What can we expect PKS to send to Log Insight

At a high level, the Integration between PKS and vRLI will facilitate the propagation of the following logs:

  • BOSH jobs
  • Core Kubernetes processes & nodes
  • Core BOSH processes
  • Kubernetes event logs
  • Individual Pod stdout and stderr

I’ve highlighted the last one as I can see real value in this. Imagine centralising all stdout and stderr from pods in combination with the analytics and trend identification capabilities from vRLI? Pretty interesting. Of course, we’re not that interested in what individual pods are logging, but if we have an example where some new code has been pushed out and 10’s / 100’s or 1000’s of pods start logging errors, we can identify, categorise and analyse these pretty easily with vRLI.

 

PKS and vRealize Log Insight in action

Talk is cheap, so let’s crack on.

Log into Ops Manager and select the PKS tile

 

Select “Logging” from the left and select “yes” under vRLI integration:

Enter the host and SSL settings where applicable in your environment:

Apply the changes:

if you keep an eye on the logs, references for the vRLI configuration will be shown:

– fluentd_vrli_ca_cert: “<redacted>”
– fluentd_vrli_host: “<redacted>”
+ fluentd_vrli_host: “<redacted>”
– fluentd_vrli_rate_limit_msec: “<redacted>”
+ fluentd_vrli_rate_limit_msec: “<redacted>”
– fluentd_vrli_skip_cert_verify: “<redacted>”
+ fluentd_vrli_skip_cert_verify: “<redacted>”
– fluentd_vrli_use_ssl: “<redacted>” + fluentd_vrli_use_ssl: “<redacted>”

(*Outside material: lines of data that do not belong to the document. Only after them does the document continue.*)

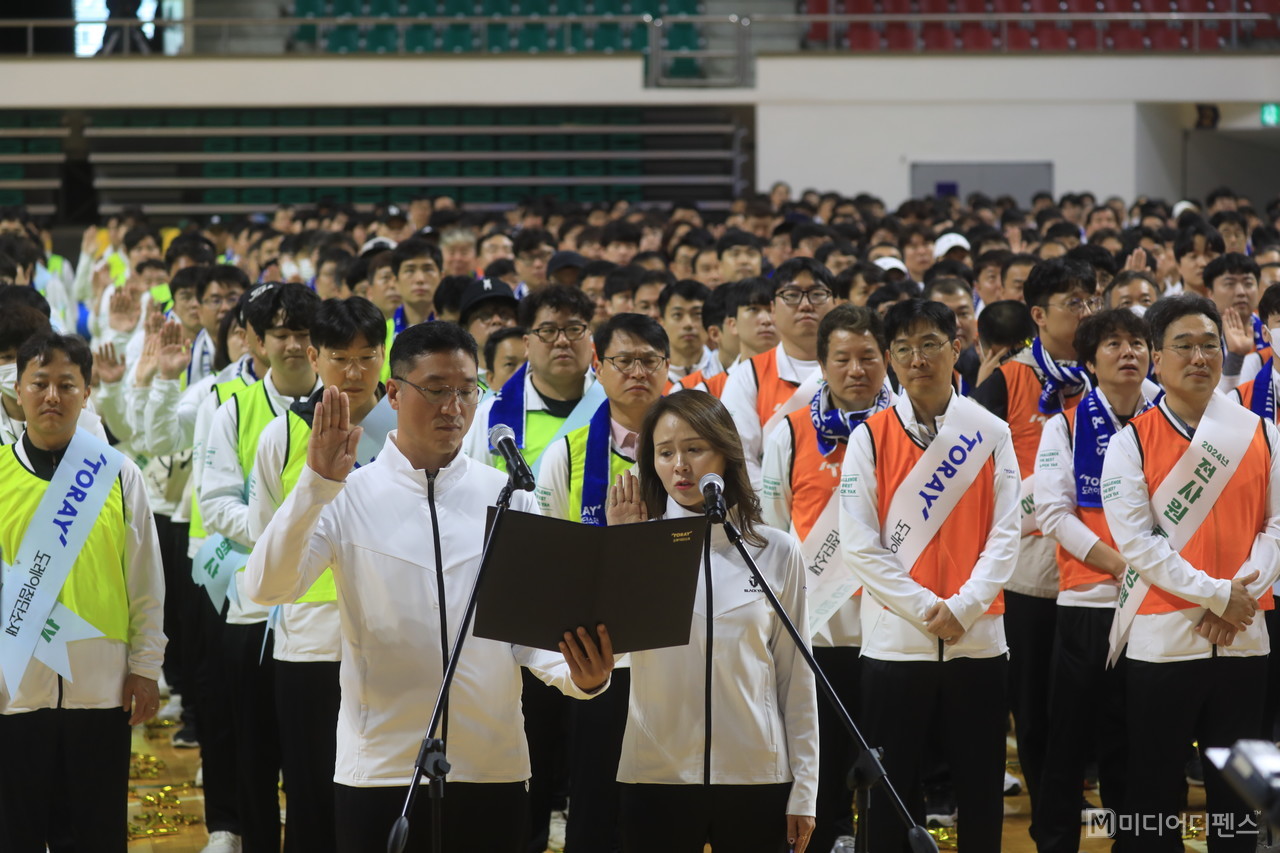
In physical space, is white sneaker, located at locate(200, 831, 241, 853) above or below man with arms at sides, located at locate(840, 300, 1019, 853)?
below

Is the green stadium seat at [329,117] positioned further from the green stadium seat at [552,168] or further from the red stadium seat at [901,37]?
the red stadium seat at [901,37]

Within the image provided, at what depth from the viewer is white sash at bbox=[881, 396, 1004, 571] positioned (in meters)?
3.86

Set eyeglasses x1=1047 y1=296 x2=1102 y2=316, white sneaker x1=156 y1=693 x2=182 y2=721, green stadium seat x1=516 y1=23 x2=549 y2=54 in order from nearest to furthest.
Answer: eyeglasses x1=1047 y1=296 x2=1102 y2=316 < white sneaker x1=156 y1=693 x2=182 y2=721 < green stadium seat x1=516 y1=23 x2=549 y2=54

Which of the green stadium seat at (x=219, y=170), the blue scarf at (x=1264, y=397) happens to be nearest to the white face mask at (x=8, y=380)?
the blue scarf at (x=1264, y=397)

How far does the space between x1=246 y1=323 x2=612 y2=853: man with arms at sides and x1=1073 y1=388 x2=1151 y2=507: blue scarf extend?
204 cm

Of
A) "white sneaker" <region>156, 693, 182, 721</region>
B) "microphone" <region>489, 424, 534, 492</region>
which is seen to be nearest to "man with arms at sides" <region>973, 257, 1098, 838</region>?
"microphone" <region>489, 424, 534, 492</region>

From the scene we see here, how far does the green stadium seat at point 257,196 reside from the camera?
17.6 meters

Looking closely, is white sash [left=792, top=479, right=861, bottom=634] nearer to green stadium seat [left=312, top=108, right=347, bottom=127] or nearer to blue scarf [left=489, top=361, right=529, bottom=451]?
blue scarf [left=489, top=361, right=529, bottom=451]

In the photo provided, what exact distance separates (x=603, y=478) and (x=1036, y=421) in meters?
1.67

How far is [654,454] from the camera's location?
323 centimetres

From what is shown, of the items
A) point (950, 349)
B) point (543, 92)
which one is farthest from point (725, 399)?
point (543, 92)

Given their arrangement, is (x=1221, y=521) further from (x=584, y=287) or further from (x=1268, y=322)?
(x=584, y=287)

Next, deploy a cluster in PKS:

After which, the following “hosts” can be observed, which in essence, is a reflection of the services within our Kubernetes cluster:

 

I also create a individual pod, named nginx-sleep. Below are the logs that were ingested for this event:

To validate the stdout capturing, create a cluster that writes to stdout:

 

And check the logs from the pod:

 

And also from Log Insight:

 

Conclusion

vRealize Log Insight provides a compelling platform for log ingestion, and it’s flexibility to ingest, analyse and interpret logs from physical, virtual and container based solutions makes it an extremely versatile tool in any admins repertoire.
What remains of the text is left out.